I will celebrate the paper that I sing them on.
And ask you, by the muse of mussiness and paleness and decline,
To send me on another note-book, open at the side.
And measuring ten by eight; for ten is not too many inches.
Nor is eight too few.
To plant these boneless syllables, these molluscs of mute nature, on.
These water-fat amorphous multitudes.
In copulating rows that shall regenerate unto infinity.
And crowd the world with stringy puddles of inarticulation,
Until red hells of vengeance like the flames of poetry
Arise in revolutionary number.
Purging space and holy nature of this slow and sleep-engendering gangrene.
And sending down to violent oblivion and intense decay.
With one last heaven-searching scream that shall alone remain in memory.
Their pusillanimated authors.
It is not only the ingenuity of mind demanded to construct, without awkwardness and artificiality, the compelling forms of poetry that is lacking in these journalistic poets; it is that rhapsodic trance of the whole being which makes those forms savagely aspired to as a war-dance or a hypnotic drug. People who declare that there are “no new rhythms” possible in metric poetry, are people so neutralized with effete parlor civilization that their vital organs are incapable of resounding to the fundamental trance-engendering stroke of the tom-tom. They are incapable of hypnosis. They are incapable of naively falling asleep to dream. They do not know what fundamental rhythm is. If they did, they could not but distinguish that in their minds from the superficial forms of phrasal music which an artist inevitably superimposes upon it, and they would know that just as many phrasal patterns are possible in a fundamental rhythmic trance, and a great many more probable, than in the state of hyper-sophistical intellectual preciosity which they have found out how to exploit as primitive and free. Too much neural excitation and too little of the booming pulse of the blood is what distinguishes this freedom from the freedom of the poet who is lost in a rhapsody of song. It is easy to be free by simply declining to engage a medium offering a vigorous resistance of its own; but to be free by virtue of the power to conquer with your passion everything that stands against it in the genuine utilities of an art, is a freedom worthy of the boast.
To use line division at all is to acknowledge the organic value to imaginative realization of the semi-regular recurrent stimulus, out of which in aboriginal recitative the forms of poetry arose. To use it with arbitrary opportunism, so that no judgment or choice, human or superhuman, not even your own, could ever put your poem together again if it fell apart, is neither primitive nor free, nor interesting, but simply obtuse. It reveals a lack of sensibility to the real quality of the thing.

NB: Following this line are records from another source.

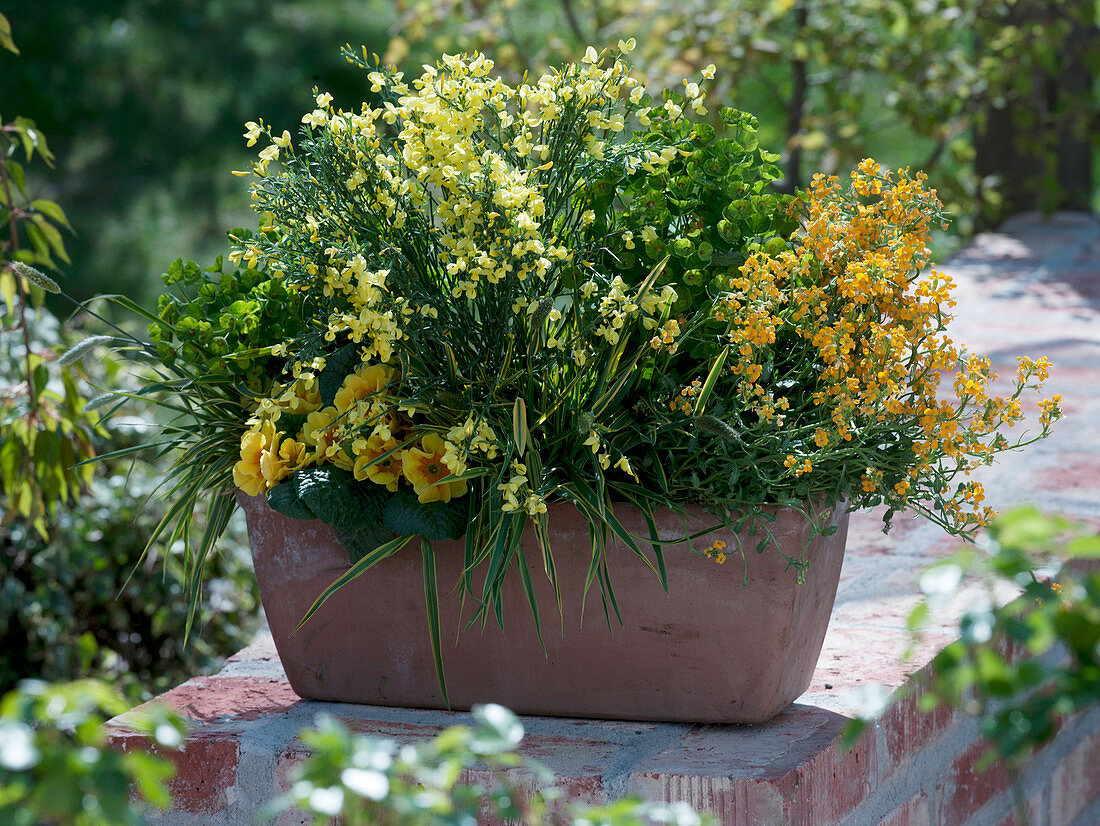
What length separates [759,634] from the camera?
2.85 feet

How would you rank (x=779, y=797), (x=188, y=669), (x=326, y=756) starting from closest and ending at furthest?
(x=326, y=756) → (x=779, y=797) → (x=188, y=669)

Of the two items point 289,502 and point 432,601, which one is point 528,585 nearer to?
point 432,601

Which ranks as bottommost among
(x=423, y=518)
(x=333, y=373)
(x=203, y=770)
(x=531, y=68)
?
(x=203, y=770)

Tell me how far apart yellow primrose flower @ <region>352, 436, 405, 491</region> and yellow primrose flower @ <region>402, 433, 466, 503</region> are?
0.04ft

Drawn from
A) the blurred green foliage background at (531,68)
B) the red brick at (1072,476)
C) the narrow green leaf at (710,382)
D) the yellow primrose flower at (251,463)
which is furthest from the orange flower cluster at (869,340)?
the blurred green foliage background at (531,68)

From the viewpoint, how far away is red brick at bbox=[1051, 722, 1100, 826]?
1.21 metres

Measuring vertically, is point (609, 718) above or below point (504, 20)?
below

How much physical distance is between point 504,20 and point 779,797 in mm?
3340

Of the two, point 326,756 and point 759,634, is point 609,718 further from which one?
point 326,756

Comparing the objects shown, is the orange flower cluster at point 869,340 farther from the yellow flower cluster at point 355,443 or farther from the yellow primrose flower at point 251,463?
the yellow primrose flower at point 251,463

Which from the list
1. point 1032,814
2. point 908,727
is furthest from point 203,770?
point 1032,814

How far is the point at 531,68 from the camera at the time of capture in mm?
3752

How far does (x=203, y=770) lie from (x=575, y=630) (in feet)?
1.15

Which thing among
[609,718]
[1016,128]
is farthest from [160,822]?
[1016,128]
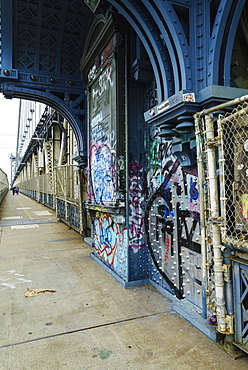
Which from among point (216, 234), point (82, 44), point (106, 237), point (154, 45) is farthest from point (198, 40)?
point (82, 44)

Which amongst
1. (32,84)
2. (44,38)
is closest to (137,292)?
(32,84)

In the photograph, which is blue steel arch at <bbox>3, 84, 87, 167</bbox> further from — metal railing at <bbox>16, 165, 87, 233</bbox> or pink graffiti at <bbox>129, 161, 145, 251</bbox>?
pink graffiti at <bbox>129, 161, 145, 251</bbox>

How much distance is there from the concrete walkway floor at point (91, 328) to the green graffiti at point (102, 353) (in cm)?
1

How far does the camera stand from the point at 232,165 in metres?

In all arts it is the tendency of those who are ungrown to confuse the expression of intense feeling with the intense expression of feeling—which last is all the world will long listen to. The journalistic vogue of free-verse encourages this kind of confusion in poetry. It gets people to spend an entire literary life cultivating an emotional personality instead of cultivating an art, because there is not enough resistance in the medium of the art to make it worth going up against. In order to produce anything which will compel attention beyond the vogue of the Sunday paper and the everyday magazine, it is necessary to concentrate attention upon the making of something, more even than upon the passion out of which it is made; and that is one thing that the forms of rhythmic poetry compel us to do. Having the habit of such effort, it is not impossible that we might on some occasion achieve one of those formless forms, like Blake’s, that are so rare as to be remembered through the centuries. It is not impossible that we might subdue the listener to our passion without form as well as without metrical music. Nothing can be declared impossible to the whims of the artistic impulse. But the general deliquescence of all high-strung and concentrated expression which the journalistic commerce of our time is accomplishing can be declared incompatible with the whole spirit of art. And that any writer living in this wide stream of watery verbal emotion can learn to produce great poetry by pouring these long verses into that stream, can be declared tragically doubtful.